The Wyoming Cowboys’ men’s basketball program had a remarkably successful 2022-23 season.
They ended up as one of four Mountain West programs to make the NCAA Tournament, their first since 2014-15, winning 25 for the second time since the turn of the century and the third time since 1986-87, including winning double-digit MMW games for the fifth time since the conference formed before the 1999-00 season.
Though the season ended on a poor note, losing two straight to Boise State in the conference tournament — which wasn’t considered very “disappointing” at the time, since Boise was the eventual MW champions — and Indiana in the First Four of the NCAA Tournament, 66-58.
Nevertheless, Jeff Linder re-loaded in the offseason. Returning seven of his top-eight scorers, he added three Pac-12 transfers: Ethan Anderson and Max Agbonkpolo (USC) and Jake Kyman (UCLA), none of whom were incredibly productive (at their former schools), but were still rotation players in their team’s respective NCAA Tournament runs.
Thus, Wyoming was expected to be one of the top teams in the Mountain West heading into the season. Their star forward and arguably the MW’s top player — Graham Ike — suffered a knee injury before the season, which was expected to hold him out for at least the majority of the season at the time.
Never fear, a combination of Hunter Maldonado, Noah Reynolds, Xavier DuSell, Jeremiah Oden along with Anderson, Agbonkpolo and Kyman were expected to provide supplementary production in lieu of Ike’s injury?
The team began the season 3-1 but had a four-point loss to Southeastern Louisiana, a five-point loss to Drake, a four-point loss to Santa Clara and an eight-point loss to Grand Canyon all in non-conference play alone. MW play didn’t suit them kindly, either, losing their first six conference games before picking up their first MW win on Jan. 21 against Colorado State.
On the season, Oden or Thompson, who’s missed time with injury throughout the season, haven’t played poorly. Maldonado is still one of the top players in the conference, averaging 14.0 points, 4.2 rebounds and 3.7 assists — using his 6-foot-7, 200-pound frame to back down every undersized guard/wings to headline one of the more unnatural, atypical offensive attacks in modern day 2023 basketball!
Reynolds, the team’s leading scorer, got off to a slow start, but had an 11-game stretch where he averaged 19.9 points on 49.4 percent shooting. But it was reported he was ruled out for the remainder of the season due to a concussion on Tuesday.
Wait, there’s more!
It reached a new low on Wednesday. According to 7220 Sports, Agbonkpolo, Anderson and Kyman — all three of their Pac-12 transfers — reportedly left the team, leaving eight active players against UNLV hours ahead of its contest against UNLV. They ultimately lost by 10, dropping to 7-16 on the season with a 2-9 conference record.

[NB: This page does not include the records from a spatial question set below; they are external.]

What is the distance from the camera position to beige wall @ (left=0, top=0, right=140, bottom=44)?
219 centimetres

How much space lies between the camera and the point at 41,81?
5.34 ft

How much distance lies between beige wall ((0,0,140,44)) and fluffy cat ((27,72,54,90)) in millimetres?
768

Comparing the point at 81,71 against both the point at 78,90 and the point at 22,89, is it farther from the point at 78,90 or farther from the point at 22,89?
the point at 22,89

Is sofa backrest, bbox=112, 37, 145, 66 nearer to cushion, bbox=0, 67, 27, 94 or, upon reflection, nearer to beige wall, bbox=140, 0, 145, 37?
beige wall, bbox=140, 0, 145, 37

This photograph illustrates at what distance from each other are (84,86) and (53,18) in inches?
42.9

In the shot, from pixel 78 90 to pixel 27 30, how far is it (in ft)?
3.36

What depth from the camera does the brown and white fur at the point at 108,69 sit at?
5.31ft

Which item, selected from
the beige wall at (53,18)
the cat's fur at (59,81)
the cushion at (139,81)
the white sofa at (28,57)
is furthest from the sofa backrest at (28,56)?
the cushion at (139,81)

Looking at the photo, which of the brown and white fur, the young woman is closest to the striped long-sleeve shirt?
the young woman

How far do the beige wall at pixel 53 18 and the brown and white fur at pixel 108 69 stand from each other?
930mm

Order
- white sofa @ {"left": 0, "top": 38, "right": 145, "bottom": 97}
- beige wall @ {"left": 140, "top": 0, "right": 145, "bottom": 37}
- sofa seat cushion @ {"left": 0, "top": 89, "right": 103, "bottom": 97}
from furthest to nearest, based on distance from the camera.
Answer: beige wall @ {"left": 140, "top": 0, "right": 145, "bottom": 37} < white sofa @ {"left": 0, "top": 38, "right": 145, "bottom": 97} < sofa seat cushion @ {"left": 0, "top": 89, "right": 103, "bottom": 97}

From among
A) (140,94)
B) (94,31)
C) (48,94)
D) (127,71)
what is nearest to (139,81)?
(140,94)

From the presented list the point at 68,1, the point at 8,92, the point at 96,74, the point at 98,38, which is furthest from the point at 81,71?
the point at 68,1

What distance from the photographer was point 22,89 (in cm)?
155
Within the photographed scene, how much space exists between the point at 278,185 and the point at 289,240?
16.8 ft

That begs the question: Can this season get any worse?
In a year where the Mountain West is having its best season in nearly a decade, Wyoming’s sunk. Their offense ranks just outside the top-100, but their defense has been swiss cheese after it was arguably a top-3 defense in the conference last year. It’s amazing how one player — Ike — could affect so much on that end; and, to his credit, he’s a very good individual and positional defender — one of the very best in the conference. So it’s understandable that they received a slight hit on that end, which have led to plenty of close losses.
The floor for the Mountain West is higher than it’s been in the past; but any negative outcome you could’ve imagined at the beginning of the year for Wyoming was nowhere near what the overall product could’ve spewed out.
It’s not common knowledge what the reasons were for the departures, and we may never know, but those on-top of the injuries only encapsulate how bad of a season it’s been for a program who was projected to be one of the best, bar none.
Wyoming is 0-10 in Quad 1 and 2 games, with six of its wins coming against Quad 3 and 4 opponents. Plus, six of their final seven games will be Quad 1 or 2 moves.
But Wednesday’s slippery slope felt unprecedented, at least in the modern-day era of the transfer portal. It’s inevitable for rosters to shift from season-to-season, but to have the unfortunate luck of injuries and three players — one of whom was a top-4 scorer in Anderson — abruptly depart ultimately meant something deeper happened behind the scenes.
For Wyoming’s sake, let’s hope the rest of the roster stays in-tact throughout the rest of the season — health-wise — because there might not be another team in the Mountain West, let alone in college basketball, who can take another body blow to their roster.